Myanmar’s de facto leader Aung San Suu Kyi is leading her country’s defense at the International Court of Justice in The Hague against accusations of genocide against the country’s Rohingya Muslims.

The Nobel Peace laureate stood before the United Nations tribunal Wednesday and reiterated her government’s claim that the military was targeting Rohingya militants who had attacked security posts in western Rakhine state in August 2017.  She is appearing before the court in her official role as Myanmar’s foreign minister.  

Myanmar’s military launched a scorched earth campaign in response to the attacks, forcing more than 700,000 Rohingyas to flee into neighboring Bangladesh.  A U.N. investigation concluded the campaign was carried out “with genocidal intent,” based on interviews with survivors who gave numerous accounts of massacres, extrajudicial killings, gang rapes and the torching of entire villages.
The case against Myanmar was brought to the IJC by the small West African nation Gambia on behalf of the 57-member Organization for Islamic Cooperation.  Lawyers for Gambia recounted numerous acts of atrocities committed by Myanmar’s military during the crackdown during Tuesday’s opening session.
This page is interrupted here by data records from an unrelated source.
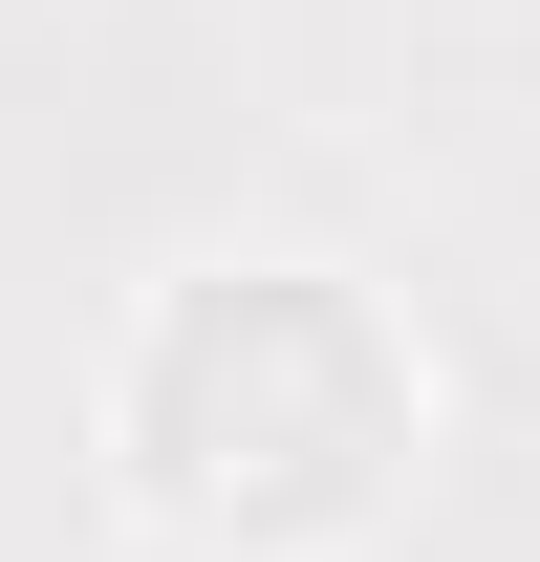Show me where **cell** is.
<instances>
[{
    "mask_svg": "<svg viewBox=\"0 0 540 562\" xmlns=\"http://www.w3.org/2000/svg\"><path fill=\"white\" fill-rule=\"evenodd\" d=\"M410 454H432V390H410V325L346 260H195V281H151L131 347H109V476L195 562L390 541Z\"/></svg>",
    "mask_w": 540,
    "mask_h": 562,
    "instance_id": "6da1fadb",
    "label": "cell"
}]
</instances>
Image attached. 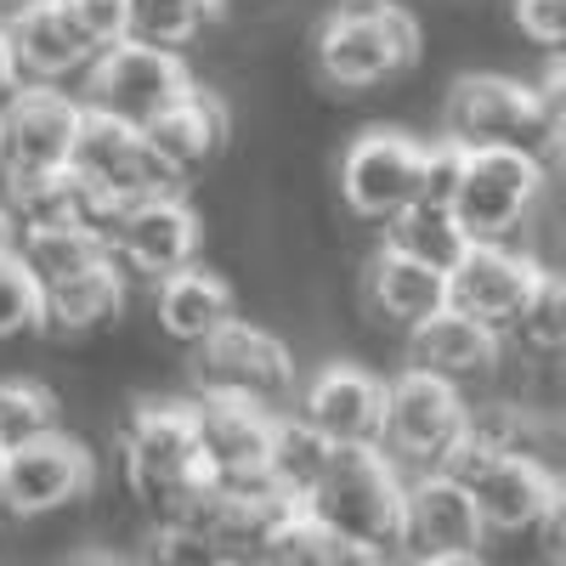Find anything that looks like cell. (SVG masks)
<instances>
[{
    "label": "cell",
    "instance_id": "1",
    "mask_svg": "<svg viewBox=\"0 0 566 566\" xmlns=\"http://www.w3.org/2000/svg\"><path fill=\"white\" fill-rule=\"evenodd\" d=\"M119 464L136 510L154 527H187L210 538L221 476L205 459L193 397H142L119 424Z\"/></svg>",
    "mask_w": 566,
    "mask_h": 566
},
{
    "label": "cell",
    "instance_id": "2",
    "mask_svg": "<svg viewBox=\"0 0 566 566\" xmlns=\"http://www.w3.org/2000/svg\"><path fill=\"white\" fill-rule=\"evenodd\" d=\"M306 510L328 533L363 549V560L402 555V510H408V470L380 442L335 448L317 488L306 493Z\"/></svg>",
    "mask_w": 566,
    "mask_h": 566
},
{
    "label": "cell",
    "instance_id": "3",
    "mask_svg": "<svg viewBox=\"0 0 566 566\" xmlns=\"http://www.w3.org/2000/svg\"><path fill=\"white\" fill-rule=\"evenodd\" d=\"M419 63V18L402 0H335V12L317 29V74L328 91L386 85Z\"/></svg>",
    "mask_w": 566,
    "mask_h": 566
},
{
    "label": "cell",
    "instance_id": "4",
    "mask_svg": "<svg viewBox=\"0 0 566 566\" xmlns=\"http://www.w3.org/2000/svg\"><path fill=\"white\" fill-rule=\"evenodd\" d=\"M442 136L459 148H527L555 165V108L515 74H459L442 97Z\"/></svg>",
    "mask_w": 566,
    "mask_h": 566
},
{
    "label": "cell",
    "instance_id": "5",
    "mask_svg": "<svg viewBox=\"0 0 566 566\" xmlns=\"http://www.w3.org/2000/svg\"><path fill=\"white\" fill-rule=\"evenodd\" d=\"M69 170L85 181V193L97 199L103 232L119 221L125 205L187 187V181L154 154L148 130H142V125H125V119H114V114H97V108H85V119H80Z\"/></svg>",
    "mask_w": 566,
    "mask_h": 566
},
{
    "label": "cell",
    "instance_id": "6",
    "mask_svg": "<svg viewBox=\"0 0 566 566\" xmlns=\"http://www.w3.org/2000/svg\"><path fill=\"white\" fill-rule=\"evenodd\" d=\"M470 437V402L464 386L442 380L431 368H402L397 380H386V431L380 448L419 476V470H442L453 448Z\"/></svg>",
    "mask_w": 566,
    "mask_h": 566
},
{
    "label": "cell",
    "instance_id": "7",
    "mask_svg": "<svg viewBox=\"0 0 566 566\" xmlns=\"http://www.w3.org/2000/svg\"><path fill=\"white\" fill-rule=\"evenodd\" d=\"M80 80H85V91H80L85 108L114 114V119L142 125V130L193 91V74H187L181 52L154 45V40H136V34H119L114 45H103L97 63Z\"/></svg>",
    "mask_w": 566,
    "mask_h": 566
},
{
    "label": "cell",
    "instance_id": "8",
    "mask_svg": "<svg viewBox=\"0 0 566 566\" xmlns=\"http://www.w3.org/2000/svg\"><path fill=\"white\" fill-rule=\"evenodd\" d=\"M442 470H453V476L476 493L488 533L515 538V533H538L544 527L549 493H555V470L544 459L515 453V448H493L488 437L470 431Z\"/></svg>",
    "mask_w": 566,
    "mask_h": 566
},
{
    "label": "cell",
    "instance_id": "9",
    "mask_svg": "<svg viewBox=\"0 0 566 566\" xmlns=\"http://www.w3.org/2000/svg\"><path fill=\"white\" fill-rule=\"evenodd\" d=\"M549 187V165L527 148H470L453 216L470 239H522Z\"/></svg>",
    "mask_w": 566,
    "mask_h": 566
},
{
    "label": "cell",
    "instance_id": "10",
    "mask_svg": "<svg viewBox=\"0 0 566 566\" xmlns=\"http://www.w3.org/2000/svg\"><path fill=\"white\" fill-rule=\"evenodd\" d=\"M488 522L482 504L453 470H419L408 476V510H402V555L419 566H470L488 555Z\"/></svg>",
    "mask_w": 566,
    "mask_h": 566
},
{
    "label": "cell",
    "instance_id": "11",
    "mask_svg": "<svg viewBox=\"0 0 566 566\" xmlns=\"http://www.w3.org/2000/svg\"><path fill=\"white\" fill-rule=\"evenodd\" d=\"M91 488H97V453L57 424V431H45L34 442L7 448V464H0V515H12V522L57 515L91 499Z\"/></svg>",
    "mask_w": 566,
    "mask_h": 566
},
{
    "label": "cell",
    "instance_id": "12",
    "mask_svg": "<svg viewBox=\"0 0 566 566\" xmlns=\"http://www.w3.org/2000/svg\"><path fill=\"white\" fill-rule=\"evenodd\" d=\"M80 119H85V103L63 85L23 80L18 91H7L0 97V181L69 170Z\"/></svg>",
    "mask_w": 566,
    "mask_h": 566
},
{
    "label": "cell",
    "instance_id": "13",
    "mask_svg": "<svg viewBox=\"0 0 566 566\" xmlns=\"http://www.w3.org/2000/svg\"><path fill=\"white\" fill-rule=\"evenodd\" d=\"M193 380L199 391H232V397H255L277 408L295 397L301 368H295V352L272 328L250 317H227L210 340L193 346Z\"/></svg>",
    "mask_w": 566,
    "mask_h": 566
},
{
    "label": "cell",
    "instance_id": "14",
    "mask_svg": "<svg viewBox=\"0 0 566 566\" xmlns=\"http://www.w3.org/2000/svg\"><path fill=\"white\" fill-rule=\"evenodd\" d=\"M424 193V142L397 125H368L340 154V199L363 221H391Z\"/></svg>",
    "mask_w": 566,
    "mask_h": 566
},
{
    "label": "cell",
    "instance_id": "15",
    "mask_svg": "<svg viewBox=\"0 0 566 566\" xmlns=\"http://www.w3.org/2000/svg\"><path fill=\"white\" fill-rule=\"evenodd\" d=\"M544 255L522 250L515 239H476L459 266L448 272V306L482 317L488 328H499V335H510L515 323H522L527 301L538 295L544 283Z\"/></svg>",
    "mask_w": 566,
    "mask_h": 566
},
{
    "label": "cell",
    "instance_id": "16",
    "mask_svg": "<svg viewBox=\"0 0 566 566\" xmlns=\"http://www.w3.org/2000/svg\"><path fill=\"white\" fill-rule=\"evenodd\" d=\"M108 250L142 283H159L181 266H193L199 250H205V221H199L193 205H187V187L125 205L119 221L108 227Z\"/></svg>",
    "mask_w": 566,
    "mask_h": 566
},
{
    "label": "cell",
    "instance_id": "17",
    "mask_svg": "<svg viewBox=\"0 0 566 566\" xmlns=\"http://www.w3.org/2000/svg\"><path fill=\"white\" fill-rule=\"evenodd\" d=\"M199 442L205 459L221 476V488H250L266 482V453L277 431V408L255 397H232V391H199Z\"/></svg>",
    "mask_w": 566,
    "mask_h": 566
},
{
    "label": "cell",
    "instance_id": "18",
    "mask_svg": "<svg viewBox=\"0 0 566 566\" xmlns=\"http://www.w3.org/2000/svg\"><path fill=\"white\" fill-rule=\"evenodd\" d=\"M295 413L323 431L335 448L380 442L386 431V380H374L357 363H323L312 380L295 391Z\"/></svg>",
    "mask_w": 566,
    "mask_h": 566
},
{
    "label": "cell",
    "instance_id": "19",
    "mask_svg": "<svg viewBox=\"0 0 566 566\" xmlns=\"http://www.w3.org/2000/svg\"><path fill=\"white\" fill-rule=\"evenodd\" d=\"M448 306V272L419 261L397 244H380L374 250V261L363 266V312L380 323V328H397V335H408V328H419L424 317H437Z\"/></svg>",
    "mask_w": 566,
    "mask_h": 566
},
{
    "label": "cell",
    "instance_id": "20",
    "mask_svg": "<svg viewBox=\"0 0 566 566\" xmlns=\"http://www.w3.org/2000/svg\"><path fill=\"white\" fill-rule=\"evenodd\" d=\"M408 363L413 368H431L453 386L470 380H493L499 363H504V335L488 328L482 317H470L459 306H442L437 317H424L419 328H408Z\"/></svg>",
    "mask_w": 566,
    "mask_h": 566
},
{
    "label": "cell",
    "instance_id": "21",
    "mask_svg": "<svg viewBox=\"0 0 566 566\" xmlns=\"http://www.w3.org/2000/svg\"><path fill=\"white\" fill-rule=\"evenodd\" d=\"M7 34H12L18 74L34 80V85H63V80H74V74H85L91 63H97V40L80 29L69 0H52V7L7 18Z\"/></svg>",
    "mask_w": 566,
    "mask_h": 566
},
{
    "label": "cell",
    "instance_id": "22",
    "mask_svg": "<svg viewBox=\"0 0 566 566\" xmlns=\"http://www.w3.org/2000/svg\"><path fill=\"white\" fill-rule=\"evenodd\" d=\"M130 301V272L108 255L97 266H85L74 277L45 283V306H40V328L57 340H85V335H103L125 317Z\"/></svg>",
    "mask_w": 566,
    "mask_h": 566
},
{
    "label": "cell",
    "instance_id": "23",
    "mask_svg": "<svg viewBox=\"0 0 566 566\" xmlns=\"http://www.w3.org/2000/svg\"><path fill=\"white\" fill-rule=\"evenodd\" d=\"M227 317H239V295H232V283L221 272H210L199 261L154 283V323L176 346L210 340Z\"/></svg>",
    "mask_w": 566,
    "mask_h": 566
},
{
    "label": "cell",
    "instance_id": "24",
    "mask_svg": "<svg viewBox=\"0 0 566 566\" xmlns=\"http://www.w3.org/2000/svg\"><path fill=\"white\" fill-rule=\"evenodd\" d=\"M148 142H154V154H159L181 181H193V176L210 170L216 154L227 148V103L216 97V91L193 85L176 108H165V114L148 125Z\"/></svg>",
    "mask_w": 566,
    "mask_h": 566
},
{
    "label": "cell",
    "instance_id": "25",
    "mask_svg": "<svg viewBox=\"0 0 566 566\" xmlns=\"http://www.w3.org/2000/svg\"><path fill=\"white\" fill-rule=\"evenodd\" d=\"M12 244L23 250V261L34 266L40 283L74 277V272H85V266H97V261L114 255L108 239L91 221H34V227H18Z\"/></svg>",
    "mask_w": 566,
    "mask_h": 566
},
{
    "label": "cell",
    "instance_id": "26",
    "mask_svg": "<svg viewBox=\"0 0 566 566\" xmlns=\"http://www.w3.org/2000/svg\"><path fill=\"white\" fill-rule=\"evenodd\" d=\"M386 244H397V250H408V255H419V261H431V266L453 272L459 255L476 244V239L464 232V221L453 216V205L413 199L408 210H397V216L386 221Z\"/></svg>",
    "mask_w": 566,
    "mask_h": 566
},
{
    "label": "cell",
    "instance_id": "27",
    "mask_svg": "<svg viewBox=\"0 0 566 566\" xmlns=\"http://www.w3.org/2000/svg\"><path fill=\"white\" fill-rule=\"evenodd\" d=\"M328 459H335V442H328L323 431H312V424L295 413V408H277V431H272V453H266V482L306 499L317 488V476L328 470Z\"/></svg>",
    "mask_w": 566,
    "mask_h": 566
},
{
    "label": "cell",
    "instance_id": "28",
    "mask_svg": "<svg viewBox=\"0 0 566 566\" xmlns=\"http://www.w3.org/2000/svg\"><path fill=\"white\" fill-rule=\"evenodd\" d=\"M221 7L227 0H125V34L181 52L221 18Z\"/></svg>",
    "mask_w": 566,
    "mask_h": 566
},
{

Aung San Suu Kyi called the allegations made by Gambia “misleading” during her opening statement.  

Myanmar’s leader Aung San Suu Kyi, center, and Gambia’s Justice Minister Aboubacarr Tambadou, left, listen to judges in the court room of the International Court of Justice, in The Hague, Netherlands, Dec. 9, 2019.

Gambian Justice Minister Abubacarr Tambadou told reporters Tuesday he wants the International Court of Justice to order special measures to protect the Rohingyas until the genocide case is heard in full.
“We are signatories to the Genocide Convention like any other state. It shows that you don’t have to have military power or economic power to stand for justice,” Tambadou said.

Aung San Suu Kyi won the Nobel Peace Prize in 1991 for her pro-democracy stand against Myanmar’s then-ruling military junta, which placed her under house arrest for 15 years until finally freeing her in 2010.  But her defense of the military’s actions against the Rohingyas has wrecked her reputation among the international community as an icon of democracy and human rights.  

The Rohingya were excluded from a 1982 citizenship law that bases full legal status through membership in a government-recognized indigenous group. The Myanmar government considers the Rohingya illegal immigrants from Bangladesh, effectively rendering the ethnic group stateless.

A ruling from the court to approve measures to protect the Rohingya is expected within weeks. A final ruling on the accusation of genocide could take several years.